*** Dataset records ***
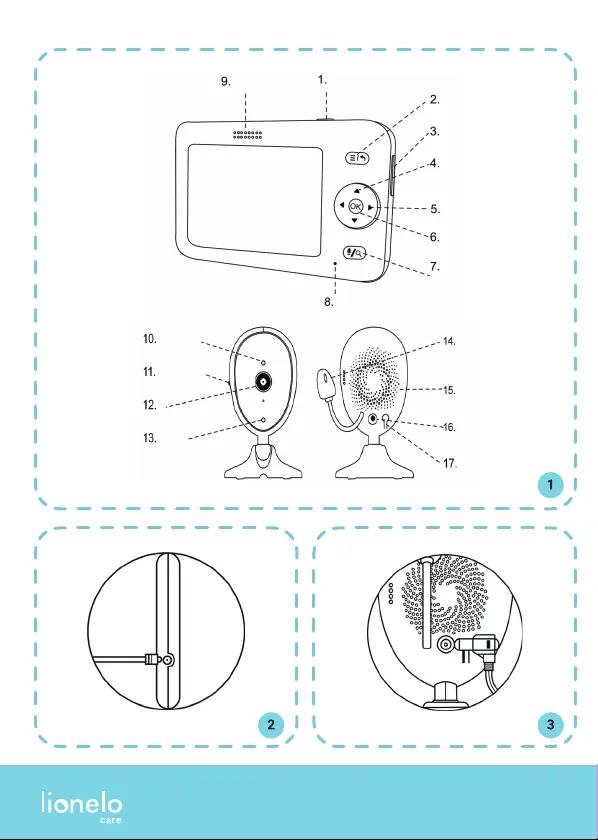 9.
1.
2.
3.
4.
5.
6.
7.
8.
OK
10.
11.
12.
13.
14.
15.
16.
17.
1
2
3
lionelo
care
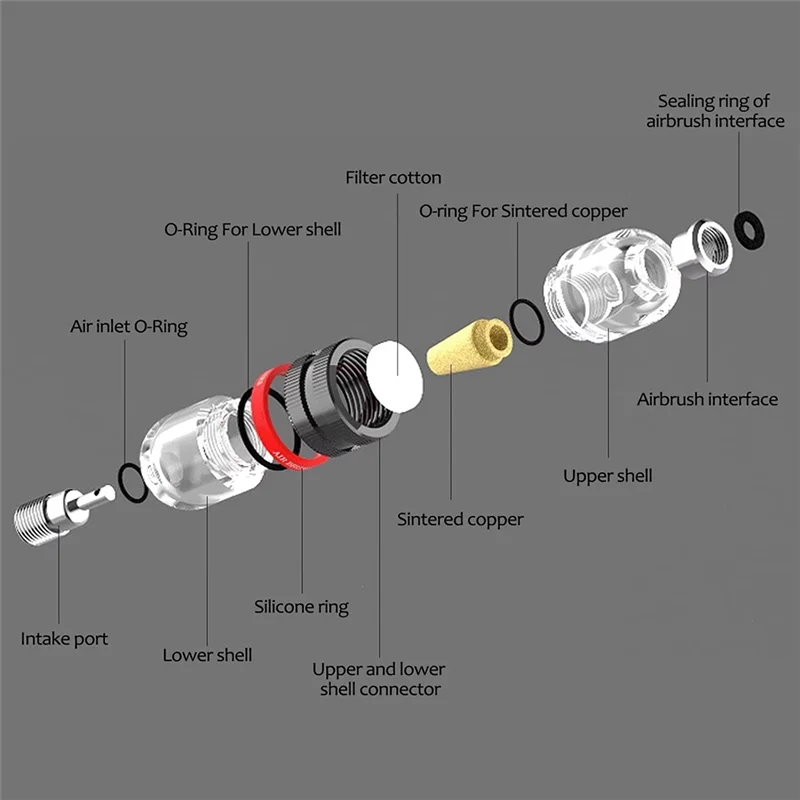 Sealing ring of airbrush interface

Filter cotton

O-ring For Sintered copper

O-Ring For Lower shell

Air inlet O-Ring

Airbrush interface

Upper shell

Sintered copper

Silicone ring

Intake port

Lower shell

Upper and lower shell connector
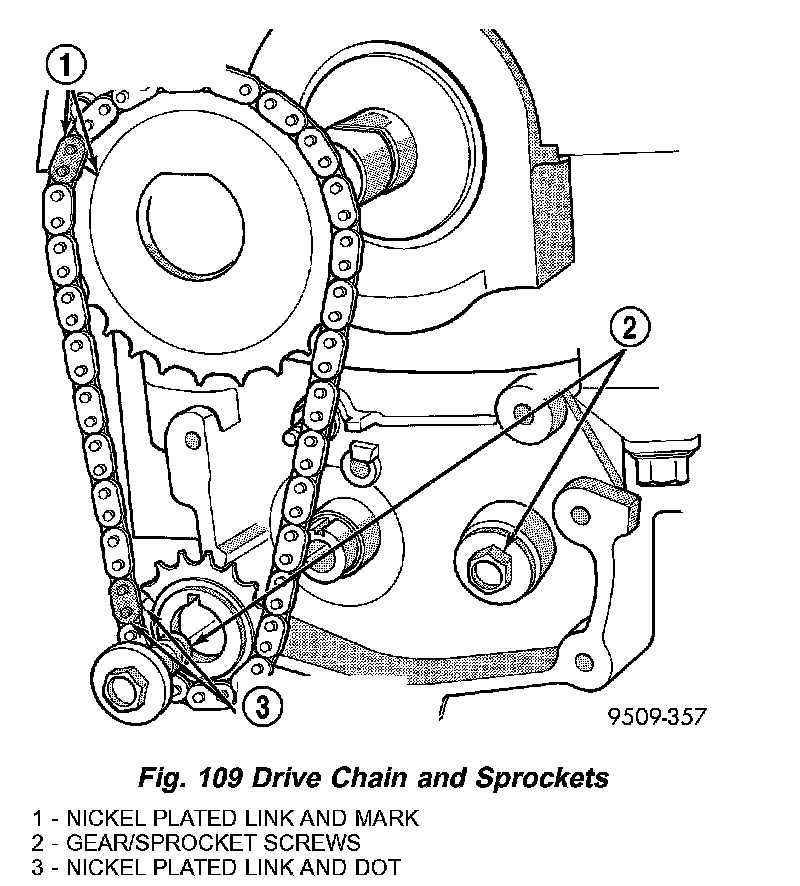 1

2

3

9509-357

Fig. 109 Drive Chain and Sprockets

1 - NICKEL PLATED LINK AND MARK
2 - GEAR/SPROCKET SCREWS
3 - NICKEL PLATED LINK AND DOT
*** End of Dataset records ***
Exercise:
Excluding all pictures, output exactly the lines from the line containing "Upper and lower shell connector" through the last line of the entries above.

Answer section:
Upper and lower shell connector
 1

2

3

9509-357

Fig. 109 Drive Chain and Sprockets

1 - NICKEL PLATED LINK AND MARK
2 - GEAR/SPROCKET SCREWS
3 - NICKEL PLATED LINK AND DOT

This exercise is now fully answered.